◆ Work to do ◆
Convert the records into a Markdown table with the columns "Row" and "Line", starting at the line that contains "Which thing among" and ending with the last line of the records. Number each line and leave out blank lines.

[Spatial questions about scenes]
= = = = =

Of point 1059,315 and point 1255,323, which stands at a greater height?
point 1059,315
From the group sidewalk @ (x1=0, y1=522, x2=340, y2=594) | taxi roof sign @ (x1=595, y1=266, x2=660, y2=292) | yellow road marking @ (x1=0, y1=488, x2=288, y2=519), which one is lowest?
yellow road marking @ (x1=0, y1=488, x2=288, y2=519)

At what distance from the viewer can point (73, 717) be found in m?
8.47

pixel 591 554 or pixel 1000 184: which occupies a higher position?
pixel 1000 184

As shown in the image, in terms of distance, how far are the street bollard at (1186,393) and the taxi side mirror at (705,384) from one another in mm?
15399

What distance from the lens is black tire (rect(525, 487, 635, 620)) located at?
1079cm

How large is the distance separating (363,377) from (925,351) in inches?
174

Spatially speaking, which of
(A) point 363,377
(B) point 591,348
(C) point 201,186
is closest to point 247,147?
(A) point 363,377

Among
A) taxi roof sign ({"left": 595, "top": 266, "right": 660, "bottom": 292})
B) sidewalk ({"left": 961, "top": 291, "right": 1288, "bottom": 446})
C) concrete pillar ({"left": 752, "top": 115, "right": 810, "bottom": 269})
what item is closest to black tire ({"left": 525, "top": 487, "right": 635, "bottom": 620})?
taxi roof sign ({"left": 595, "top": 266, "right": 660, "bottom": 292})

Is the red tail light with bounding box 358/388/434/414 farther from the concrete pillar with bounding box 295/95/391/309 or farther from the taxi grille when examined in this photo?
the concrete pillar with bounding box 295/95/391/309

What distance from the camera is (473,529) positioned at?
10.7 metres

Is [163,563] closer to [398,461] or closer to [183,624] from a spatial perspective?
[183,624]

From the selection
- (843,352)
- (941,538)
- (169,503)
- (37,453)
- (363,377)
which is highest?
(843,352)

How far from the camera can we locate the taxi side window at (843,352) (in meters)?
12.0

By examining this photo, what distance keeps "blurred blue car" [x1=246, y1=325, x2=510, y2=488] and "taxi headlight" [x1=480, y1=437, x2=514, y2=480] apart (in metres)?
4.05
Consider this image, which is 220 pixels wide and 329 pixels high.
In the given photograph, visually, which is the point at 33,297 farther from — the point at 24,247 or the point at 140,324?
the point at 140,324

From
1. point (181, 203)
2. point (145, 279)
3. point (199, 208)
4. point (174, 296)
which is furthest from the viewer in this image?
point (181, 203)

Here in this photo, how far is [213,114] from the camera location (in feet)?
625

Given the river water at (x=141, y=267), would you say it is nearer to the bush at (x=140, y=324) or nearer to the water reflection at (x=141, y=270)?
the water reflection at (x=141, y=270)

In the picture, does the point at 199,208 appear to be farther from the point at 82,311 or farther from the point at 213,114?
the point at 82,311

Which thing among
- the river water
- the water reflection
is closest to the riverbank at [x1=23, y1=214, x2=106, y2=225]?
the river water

= = = = =

◆ Task answer ◆
| Row | Line |
|---|---|
| 1 | Which thing among |
| 2 | - the river water |
| 3 | - the water reflection |
| 4 | is closest to the riverbank at [x1=23, y1=214, x2=106, y2=225]? |
| 5 | the river water |